A British IT businessman has decided to move his business away from Malta after his bank deposits were frozen following the MFSA’s money laundering clampdown on Satabank.
David * told Lovin Malta he started banking with the St Julians’ based bank after his request to Bank of Valletta to reactivate an old account fell on deaf ears.
“I was originally a resident in Malta in the late 2000s and had a bank account with BOV. It was horrible to set up, trying to get bank references from existing banks is near impossible and the whole process took months,” he recounted. “I couldn’t get a response from the BOV when I asked to reactivate my account [after returning to Malta] so I went with Sata. The joining included a video call, passport and address verification, the exact same process every other bank uses. I found them easy to use, their app worked well.”
David only got to know of problems at the bank when he tried to log into the Sata app to pay his staff but was told he was blocked from the system.
“I contacted the MFSA, who sent me a condescending load of drivel basically telling me nothing,” he said. “I then saw a statement saying how it was mostly foreigners affected and local people will be fine. Having substantial connections to the island, I can say that could not be further from the truth. While the account may be held by a foreign person, the people employed in Malta are very much Maltese. While they do not bank there, they are paid from said accounts. In our case we had less than €10,000 in our account, and I’m mystified why accounts with smaller balances could not have been exempted [from the asset freeze].”
“As for the future, I’m going up move all business away from Malta. It was once a friendly jurisdiction for legitimate tech companies but the regulator’s handling of this and other affairs has been clumsy and heavy-handed. With the additional competition from Eastern Europe for fintech I can’t see Malta realistically competing in the near term.”
Although the MFSA has assured Satabank clients that their money is safe, it also informed them it would likely take “several weeks” before they are able to access it. It added that the release of funds will be subject to unspecified controls and checks and that Satabank customers will have to provide details of another bank account in an EU/EEA jurisdiction opened in the same name as their Satabank accounts.
And David is just one of hundreds, if not thousands, of depositors who have been left in limbo in the wake of the MFSA’s clampdown.
A British financial services practitioner said that she was planning to move to Malta and that a leading Maltese corporate services firm had set up a Satabank account to act as her retirement fund.
Quite frankly, doing business would have to be easier and more trustworthy in Nigeria
“This was my retirement fund and I now cannot access my accounts,” she said. “To say I am worried is an understatement.
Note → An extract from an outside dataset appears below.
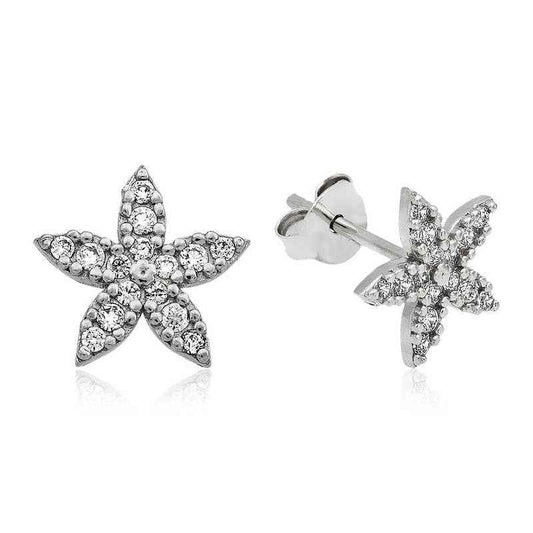Flower Stud Silver Earrings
This shambles has driven a stake through the heart of Malta’s reputation as a credible place to do business.”
“I am also awaiting my tax rebate, and waiting, and waiting. However, the bank details given for the tax rebate are Satabank’s and I am due to make my next tax payment at the end of this month. So not only will I be expected to pay more tax, while waiting a year or more for the last one, but I cannot access my funds to pay the tax bill. Nor do I have any confidence that Malta will actually pay me back the tax due – I have no trust left. Quite frankly, doing business would have to be easier and more trustworthy in Nigeria.”
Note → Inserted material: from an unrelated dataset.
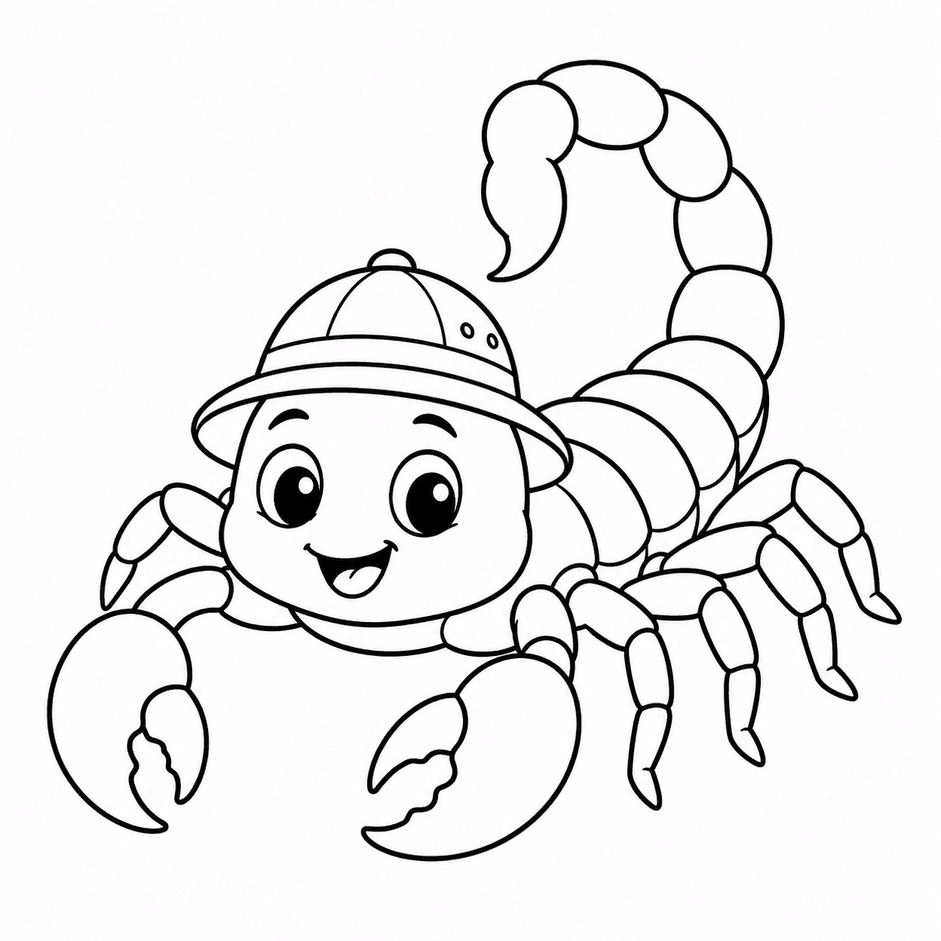 Escorpião de chapéu para colorir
Satabank co-owner Christo Giorgiev with Prime Minister Joseph Muscat
The saga has also impacted customers of LeoPay, a London-based fintech company which provides International money transfers and is owned by Satabank’s co-owner Christo Giorgiev. Following the MFSA’s clampdown on Satabank, a number of LeoPay customers found out that they could no longer make payments or that their accounts had been closed without warning.
“My client transferred a payment to my LeoPay account earlier this month but was told his money would be credited back to the sender’s account due to problems at SEPA (Single Euro Payments Area) and SWIFT transfers of Leopay,” a user told this website. “However, he never received his money back and [Leopay] unbelievably refuses to respond to my emails on this issue. The Maltese government must also be more serious and careful as they are ruining many people’s lives and businesses indirectly at the moment just to find some criminals. This should not be the way to do it.”
LeoPay confirmed that some of its clients’ deposits are held with Satabank but said this amounts to less than 1% of its customer base.
“We would like to apologise to those impacted customers and reassure them that we are working hard to rectify the situation. We would like to reiterate that there is no liquidity issue at LeoPay.”